Last week, I testified on Missouri House Bill 1685, known as “Right to Try” (or as Garrett Haake of KSHB 41 in Kansas City calls it, “the Missouri Buyers Club bill.”) This legislation would allow terminally ill patients to use experimental medications that have not yet completed Food and Drug Administration (FDA) testing, but have passed “Phase One” of the FDA’s approval process. As KSHB explained:
Phase one refers to the first phase of FDA approval in which a drug has been proven to be safe for human consumption, but not thoroughly tested for overall efficacy, appropriate doses or possible side effects – a process that could take years.

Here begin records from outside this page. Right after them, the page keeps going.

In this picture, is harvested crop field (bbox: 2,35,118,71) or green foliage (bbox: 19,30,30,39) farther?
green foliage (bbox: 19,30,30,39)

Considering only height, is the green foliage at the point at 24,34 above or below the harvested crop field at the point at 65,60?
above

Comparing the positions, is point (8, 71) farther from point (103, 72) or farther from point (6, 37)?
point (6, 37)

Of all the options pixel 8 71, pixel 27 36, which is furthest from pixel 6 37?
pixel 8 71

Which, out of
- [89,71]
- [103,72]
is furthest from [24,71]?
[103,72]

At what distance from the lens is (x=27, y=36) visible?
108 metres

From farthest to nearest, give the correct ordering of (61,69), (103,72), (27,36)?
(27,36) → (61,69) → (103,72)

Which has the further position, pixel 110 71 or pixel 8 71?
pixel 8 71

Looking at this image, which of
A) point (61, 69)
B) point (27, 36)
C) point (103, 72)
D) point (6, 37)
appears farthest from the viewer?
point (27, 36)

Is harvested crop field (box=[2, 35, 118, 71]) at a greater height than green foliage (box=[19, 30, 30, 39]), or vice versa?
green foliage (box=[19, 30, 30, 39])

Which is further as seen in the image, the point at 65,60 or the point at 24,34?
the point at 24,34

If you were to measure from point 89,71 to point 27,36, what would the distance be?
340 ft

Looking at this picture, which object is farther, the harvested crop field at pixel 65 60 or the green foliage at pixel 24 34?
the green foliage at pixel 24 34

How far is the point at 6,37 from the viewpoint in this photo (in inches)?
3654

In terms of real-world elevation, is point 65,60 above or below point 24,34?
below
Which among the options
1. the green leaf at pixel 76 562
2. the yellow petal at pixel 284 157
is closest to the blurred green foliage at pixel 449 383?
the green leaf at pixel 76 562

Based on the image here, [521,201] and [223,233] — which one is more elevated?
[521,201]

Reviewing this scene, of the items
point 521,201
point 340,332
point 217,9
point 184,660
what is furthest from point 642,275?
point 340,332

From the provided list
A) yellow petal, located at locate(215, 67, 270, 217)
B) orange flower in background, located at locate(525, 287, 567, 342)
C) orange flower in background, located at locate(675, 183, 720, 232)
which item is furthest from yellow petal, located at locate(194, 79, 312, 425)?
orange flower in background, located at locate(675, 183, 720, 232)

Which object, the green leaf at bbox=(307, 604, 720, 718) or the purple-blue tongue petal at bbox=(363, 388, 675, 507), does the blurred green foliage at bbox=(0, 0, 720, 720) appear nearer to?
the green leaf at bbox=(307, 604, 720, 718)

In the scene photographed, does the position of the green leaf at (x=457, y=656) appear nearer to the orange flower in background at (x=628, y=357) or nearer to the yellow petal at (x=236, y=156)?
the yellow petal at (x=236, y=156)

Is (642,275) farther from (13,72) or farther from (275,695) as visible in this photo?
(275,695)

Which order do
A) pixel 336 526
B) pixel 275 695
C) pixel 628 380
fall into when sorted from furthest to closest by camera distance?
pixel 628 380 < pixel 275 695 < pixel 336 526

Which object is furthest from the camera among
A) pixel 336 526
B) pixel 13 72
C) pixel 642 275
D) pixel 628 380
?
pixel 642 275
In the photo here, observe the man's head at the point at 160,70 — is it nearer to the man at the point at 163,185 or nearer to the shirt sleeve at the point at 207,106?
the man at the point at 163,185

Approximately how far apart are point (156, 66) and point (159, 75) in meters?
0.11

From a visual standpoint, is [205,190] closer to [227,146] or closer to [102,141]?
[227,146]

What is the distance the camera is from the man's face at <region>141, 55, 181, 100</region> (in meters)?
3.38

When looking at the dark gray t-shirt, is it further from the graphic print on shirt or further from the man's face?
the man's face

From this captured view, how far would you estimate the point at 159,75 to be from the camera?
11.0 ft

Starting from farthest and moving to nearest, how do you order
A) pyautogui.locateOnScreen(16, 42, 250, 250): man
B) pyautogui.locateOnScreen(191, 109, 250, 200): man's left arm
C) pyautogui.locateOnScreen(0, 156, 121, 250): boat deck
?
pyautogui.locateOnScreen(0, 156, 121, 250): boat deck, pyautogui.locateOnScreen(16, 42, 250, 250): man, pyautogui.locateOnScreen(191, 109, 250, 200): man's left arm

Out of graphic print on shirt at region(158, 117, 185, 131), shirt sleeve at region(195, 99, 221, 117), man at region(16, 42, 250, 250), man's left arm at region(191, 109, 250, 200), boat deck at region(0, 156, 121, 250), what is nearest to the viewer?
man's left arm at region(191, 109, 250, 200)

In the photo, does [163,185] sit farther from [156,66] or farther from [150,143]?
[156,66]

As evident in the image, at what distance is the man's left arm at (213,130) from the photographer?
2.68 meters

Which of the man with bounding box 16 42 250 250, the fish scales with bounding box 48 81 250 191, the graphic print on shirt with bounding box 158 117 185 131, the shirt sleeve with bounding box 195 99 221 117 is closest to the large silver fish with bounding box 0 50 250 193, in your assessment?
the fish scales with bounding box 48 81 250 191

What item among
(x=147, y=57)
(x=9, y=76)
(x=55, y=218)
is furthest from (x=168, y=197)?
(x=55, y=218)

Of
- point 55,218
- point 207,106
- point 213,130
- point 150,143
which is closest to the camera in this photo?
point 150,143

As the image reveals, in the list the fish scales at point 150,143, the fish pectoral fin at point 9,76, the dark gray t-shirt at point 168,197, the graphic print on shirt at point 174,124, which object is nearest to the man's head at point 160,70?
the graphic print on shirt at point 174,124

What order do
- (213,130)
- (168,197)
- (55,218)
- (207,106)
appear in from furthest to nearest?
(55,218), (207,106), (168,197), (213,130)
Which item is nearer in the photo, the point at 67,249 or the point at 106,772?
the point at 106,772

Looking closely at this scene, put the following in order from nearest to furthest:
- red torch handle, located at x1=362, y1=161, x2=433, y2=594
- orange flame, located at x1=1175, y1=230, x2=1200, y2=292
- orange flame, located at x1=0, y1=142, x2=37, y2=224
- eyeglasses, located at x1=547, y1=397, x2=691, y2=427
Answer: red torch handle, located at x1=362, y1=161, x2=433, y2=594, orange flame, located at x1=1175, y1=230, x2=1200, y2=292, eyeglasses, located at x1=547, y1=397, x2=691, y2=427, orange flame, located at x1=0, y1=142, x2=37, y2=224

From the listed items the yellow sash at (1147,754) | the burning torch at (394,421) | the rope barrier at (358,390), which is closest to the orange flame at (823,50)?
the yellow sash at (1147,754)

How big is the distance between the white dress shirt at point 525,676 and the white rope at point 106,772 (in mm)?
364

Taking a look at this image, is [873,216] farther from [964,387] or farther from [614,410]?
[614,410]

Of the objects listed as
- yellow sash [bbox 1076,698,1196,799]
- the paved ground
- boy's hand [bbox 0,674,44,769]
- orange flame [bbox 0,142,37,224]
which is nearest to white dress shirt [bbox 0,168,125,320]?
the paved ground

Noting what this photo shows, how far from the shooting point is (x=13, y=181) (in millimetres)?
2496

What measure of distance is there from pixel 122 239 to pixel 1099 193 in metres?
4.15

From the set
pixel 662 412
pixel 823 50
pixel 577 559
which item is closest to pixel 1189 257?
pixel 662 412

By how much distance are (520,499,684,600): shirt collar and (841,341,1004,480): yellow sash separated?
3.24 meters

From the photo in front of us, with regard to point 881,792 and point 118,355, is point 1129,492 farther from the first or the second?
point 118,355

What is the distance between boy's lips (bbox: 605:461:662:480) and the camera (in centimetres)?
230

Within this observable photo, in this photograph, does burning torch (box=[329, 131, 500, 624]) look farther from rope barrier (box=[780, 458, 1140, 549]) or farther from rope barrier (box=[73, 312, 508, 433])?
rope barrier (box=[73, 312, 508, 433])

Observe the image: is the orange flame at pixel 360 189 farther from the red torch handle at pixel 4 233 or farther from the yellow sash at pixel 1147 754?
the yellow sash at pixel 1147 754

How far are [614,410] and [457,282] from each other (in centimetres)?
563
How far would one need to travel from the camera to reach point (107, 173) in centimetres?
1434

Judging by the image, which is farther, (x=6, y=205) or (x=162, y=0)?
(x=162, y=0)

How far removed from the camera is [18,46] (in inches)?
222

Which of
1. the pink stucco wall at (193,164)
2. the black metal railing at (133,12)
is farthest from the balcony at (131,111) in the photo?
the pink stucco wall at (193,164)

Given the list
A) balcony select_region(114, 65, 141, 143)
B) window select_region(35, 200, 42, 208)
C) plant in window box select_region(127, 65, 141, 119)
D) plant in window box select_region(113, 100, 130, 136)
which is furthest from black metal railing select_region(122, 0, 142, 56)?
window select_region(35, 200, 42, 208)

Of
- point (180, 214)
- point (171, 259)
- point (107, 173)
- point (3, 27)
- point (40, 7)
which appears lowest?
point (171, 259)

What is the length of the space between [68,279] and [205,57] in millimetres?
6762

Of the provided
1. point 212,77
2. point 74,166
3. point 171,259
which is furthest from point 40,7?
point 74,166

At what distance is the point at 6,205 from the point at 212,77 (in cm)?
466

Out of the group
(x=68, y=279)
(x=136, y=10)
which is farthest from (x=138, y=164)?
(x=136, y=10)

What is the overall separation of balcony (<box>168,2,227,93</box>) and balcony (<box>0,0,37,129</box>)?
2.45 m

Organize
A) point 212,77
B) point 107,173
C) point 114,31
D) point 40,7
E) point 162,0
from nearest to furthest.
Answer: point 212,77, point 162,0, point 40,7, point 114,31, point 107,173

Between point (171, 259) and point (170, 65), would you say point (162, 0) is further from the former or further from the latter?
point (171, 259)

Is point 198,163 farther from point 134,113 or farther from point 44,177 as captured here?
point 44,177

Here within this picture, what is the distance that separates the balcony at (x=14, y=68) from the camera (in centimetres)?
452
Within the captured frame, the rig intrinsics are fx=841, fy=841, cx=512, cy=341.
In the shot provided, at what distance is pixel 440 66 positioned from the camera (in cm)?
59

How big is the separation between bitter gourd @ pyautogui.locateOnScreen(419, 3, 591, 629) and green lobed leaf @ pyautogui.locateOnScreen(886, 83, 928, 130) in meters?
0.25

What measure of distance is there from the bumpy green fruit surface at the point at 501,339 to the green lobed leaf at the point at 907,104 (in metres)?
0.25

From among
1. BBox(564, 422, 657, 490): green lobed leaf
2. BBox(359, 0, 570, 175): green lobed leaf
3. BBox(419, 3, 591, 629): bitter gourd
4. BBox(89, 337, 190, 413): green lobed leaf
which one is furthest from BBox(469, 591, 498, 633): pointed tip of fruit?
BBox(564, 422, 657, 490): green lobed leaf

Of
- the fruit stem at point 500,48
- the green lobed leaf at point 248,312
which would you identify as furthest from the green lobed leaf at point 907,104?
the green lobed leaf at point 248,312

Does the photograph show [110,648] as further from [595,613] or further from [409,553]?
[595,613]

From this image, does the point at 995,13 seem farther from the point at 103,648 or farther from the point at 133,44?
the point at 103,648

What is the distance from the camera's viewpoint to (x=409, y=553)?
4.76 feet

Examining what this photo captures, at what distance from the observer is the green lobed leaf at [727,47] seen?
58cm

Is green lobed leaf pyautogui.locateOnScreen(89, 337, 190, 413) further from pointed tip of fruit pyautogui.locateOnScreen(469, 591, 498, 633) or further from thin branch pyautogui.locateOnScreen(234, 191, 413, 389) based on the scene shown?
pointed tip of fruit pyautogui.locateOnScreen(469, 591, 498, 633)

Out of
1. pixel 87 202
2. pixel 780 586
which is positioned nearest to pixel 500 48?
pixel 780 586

Not every investigational drug is effective, and it takes time for new drugs to complete the FDA trials. But for terminally ill patients, unfortunately, that’s time they do not have. HB 1685 stands for the proposition that terminally ill patients should have the opportunity to try all reasonable means to fight for their health and their lives.
I do realize there are FDA obstacles to the implementation of this reform. Missouri can institute a law that conflicts with the federal law, but the federal law will still take precedence. That doesn’t mean, however, that Missouri can’t change its law to anticipate movement at the federal level, whether those changes would come in the way of statutory revisions, waivers, or non-enforcement.
I think HB 1685 is a compassionate and reasonable response to a very real problem that American families and their loved ones face today. It’s time to talk about how we can give those families hope by making more treatment opportunities available where that’s possible; I’m glad Missouri is discussing it.